### TASK STATEMENT
Please list every organization named in the vaccine indemnity excerpt below.

### EXTRACTED TEXT
· · · · ·

Pfizer told the Bureau: "Globally, we have also allocated doses to low- and lower-middle-income countries at a not-for-profit price, including an advance purchase agreement with Covax to provide up to 40-million doses in 2021. We are committed to supporting efforts aimed at providing developing countries with the same access to vaccines as the rest of the world." It declined to comment on ongoing private negotiations.

Most governments are offering indemnity — exemption from legal liability — to the vaccine manufacturers from which they are buying. This means that a citizen who suffers an adverse effect after being vaccinated can file a claim against the manufacturer and, if successful, the government would pay the compensation. In some countries, people can also apply for compensation through specific structures without going to court.

This is fairly typical for vaccines administered in a pandemic. In many cases, adverse effects are so rare that they do not show up in clinical trials and become apparent only when hundreds of thousands of people have received the vaccine (a 2009 H1N1 flu vaccine, for example, was eventually linked to narcolepsy). Because manufacturers have developed vaccines quickly and because they protect everyone in society, governments often agree to cover the cost of compensation.

· · · · ·

(Saved entries)

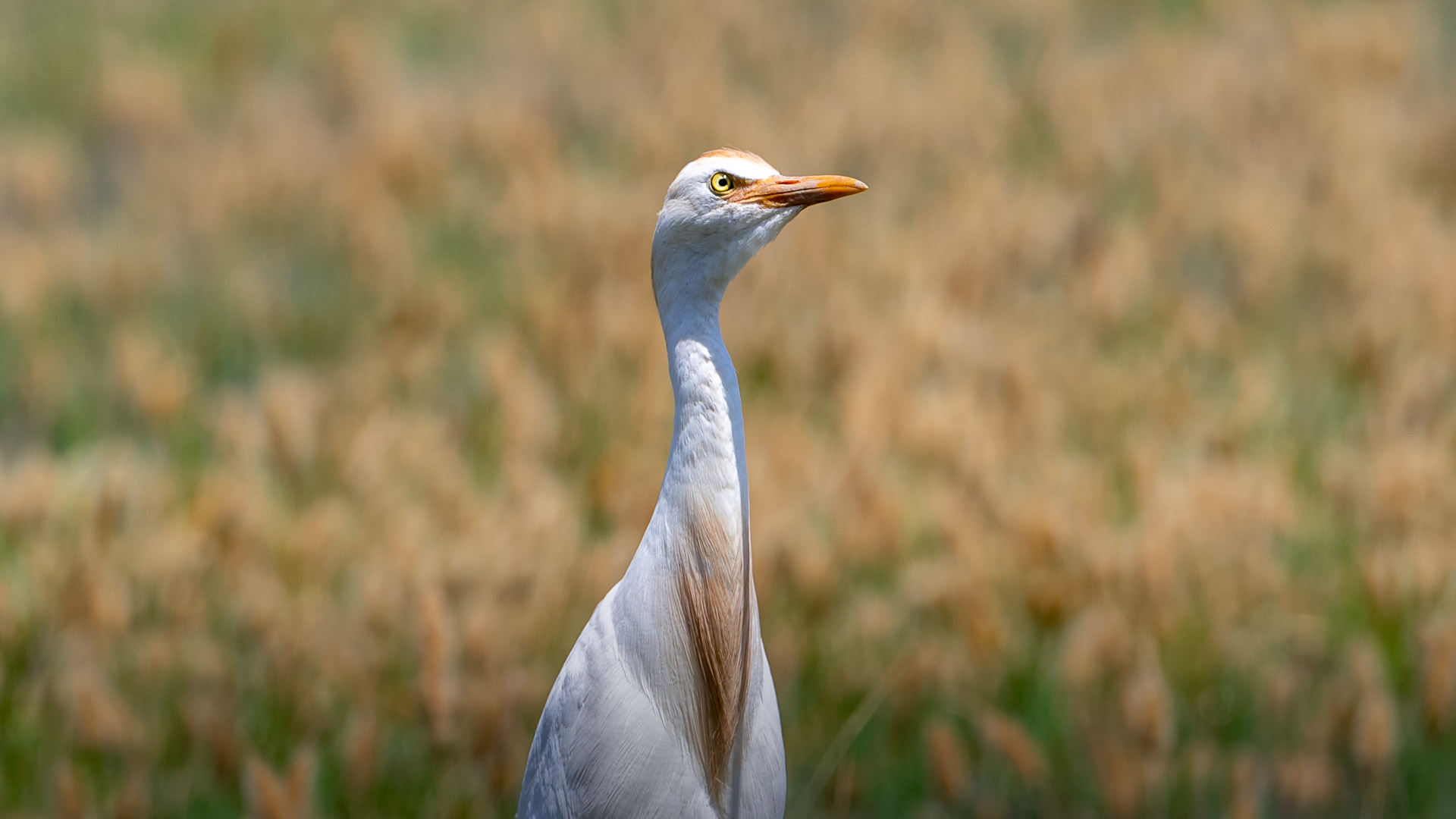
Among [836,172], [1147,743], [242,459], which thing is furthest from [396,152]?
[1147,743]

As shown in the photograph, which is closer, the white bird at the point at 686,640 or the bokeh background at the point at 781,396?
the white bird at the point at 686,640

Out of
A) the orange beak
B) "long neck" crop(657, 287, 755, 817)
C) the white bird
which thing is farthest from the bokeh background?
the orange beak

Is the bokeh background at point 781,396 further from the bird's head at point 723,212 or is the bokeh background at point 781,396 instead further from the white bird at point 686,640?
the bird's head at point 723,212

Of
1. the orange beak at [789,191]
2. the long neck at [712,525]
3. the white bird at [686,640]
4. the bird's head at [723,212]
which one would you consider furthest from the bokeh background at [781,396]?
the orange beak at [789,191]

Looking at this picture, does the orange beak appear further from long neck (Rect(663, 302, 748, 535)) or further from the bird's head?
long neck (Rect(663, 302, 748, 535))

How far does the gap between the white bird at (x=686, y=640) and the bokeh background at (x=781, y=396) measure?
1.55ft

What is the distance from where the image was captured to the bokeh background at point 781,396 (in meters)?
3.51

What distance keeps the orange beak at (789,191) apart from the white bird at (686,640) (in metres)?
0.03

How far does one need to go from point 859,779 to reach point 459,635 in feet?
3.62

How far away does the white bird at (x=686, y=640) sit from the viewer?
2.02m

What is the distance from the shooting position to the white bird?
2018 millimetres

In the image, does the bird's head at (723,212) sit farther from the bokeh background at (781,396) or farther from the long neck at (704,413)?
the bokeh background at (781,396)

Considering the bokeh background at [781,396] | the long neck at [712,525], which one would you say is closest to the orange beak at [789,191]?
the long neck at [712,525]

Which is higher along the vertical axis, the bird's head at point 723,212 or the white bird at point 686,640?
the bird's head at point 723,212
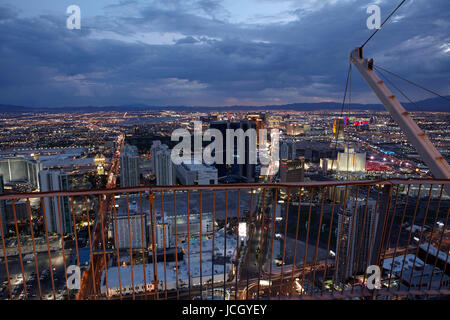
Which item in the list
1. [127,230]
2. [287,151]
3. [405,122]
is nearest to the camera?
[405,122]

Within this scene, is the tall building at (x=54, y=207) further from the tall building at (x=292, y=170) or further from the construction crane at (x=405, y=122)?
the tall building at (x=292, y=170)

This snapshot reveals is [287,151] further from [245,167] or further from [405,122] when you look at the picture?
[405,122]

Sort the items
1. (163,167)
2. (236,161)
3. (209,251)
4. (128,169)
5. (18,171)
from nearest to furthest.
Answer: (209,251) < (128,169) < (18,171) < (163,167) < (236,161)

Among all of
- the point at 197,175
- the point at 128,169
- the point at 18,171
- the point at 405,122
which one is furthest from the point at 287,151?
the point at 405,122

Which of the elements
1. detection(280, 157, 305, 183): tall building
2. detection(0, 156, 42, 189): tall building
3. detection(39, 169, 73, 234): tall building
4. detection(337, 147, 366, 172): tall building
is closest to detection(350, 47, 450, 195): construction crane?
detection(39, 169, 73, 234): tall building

· · · · ·

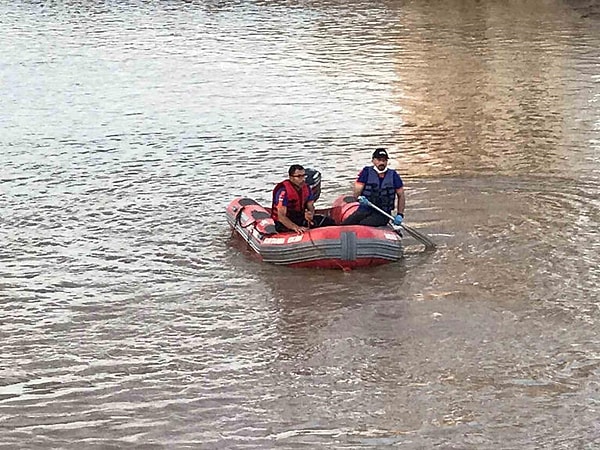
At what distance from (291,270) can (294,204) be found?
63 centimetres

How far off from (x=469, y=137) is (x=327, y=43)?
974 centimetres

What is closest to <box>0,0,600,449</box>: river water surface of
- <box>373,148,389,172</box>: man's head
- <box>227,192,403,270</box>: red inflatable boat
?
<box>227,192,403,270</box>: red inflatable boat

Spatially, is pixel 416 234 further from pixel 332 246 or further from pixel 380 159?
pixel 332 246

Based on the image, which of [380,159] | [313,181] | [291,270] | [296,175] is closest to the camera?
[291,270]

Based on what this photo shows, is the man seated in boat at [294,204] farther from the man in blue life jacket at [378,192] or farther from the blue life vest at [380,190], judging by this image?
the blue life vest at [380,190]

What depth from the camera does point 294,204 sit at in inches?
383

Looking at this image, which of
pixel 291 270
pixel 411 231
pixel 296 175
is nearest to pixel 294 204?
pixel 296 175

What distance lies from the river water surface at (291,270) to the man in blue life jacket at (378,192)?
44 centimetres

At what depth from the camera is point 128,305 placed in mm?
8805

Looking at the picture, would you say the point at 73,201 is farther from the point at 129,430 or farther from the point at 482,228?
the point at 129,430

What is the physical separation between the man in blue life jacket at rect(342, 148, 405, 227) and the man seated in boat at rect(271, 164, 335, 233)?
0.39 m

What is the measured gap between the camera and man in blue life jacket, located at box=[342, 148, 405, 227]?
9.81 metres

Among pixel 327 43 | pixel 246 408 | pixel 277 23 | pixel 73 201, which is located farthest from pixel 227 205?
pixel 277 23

· · · · ·

### ANSWER FOR THIS EXERCISE
Pfizer, the Bureau, Covax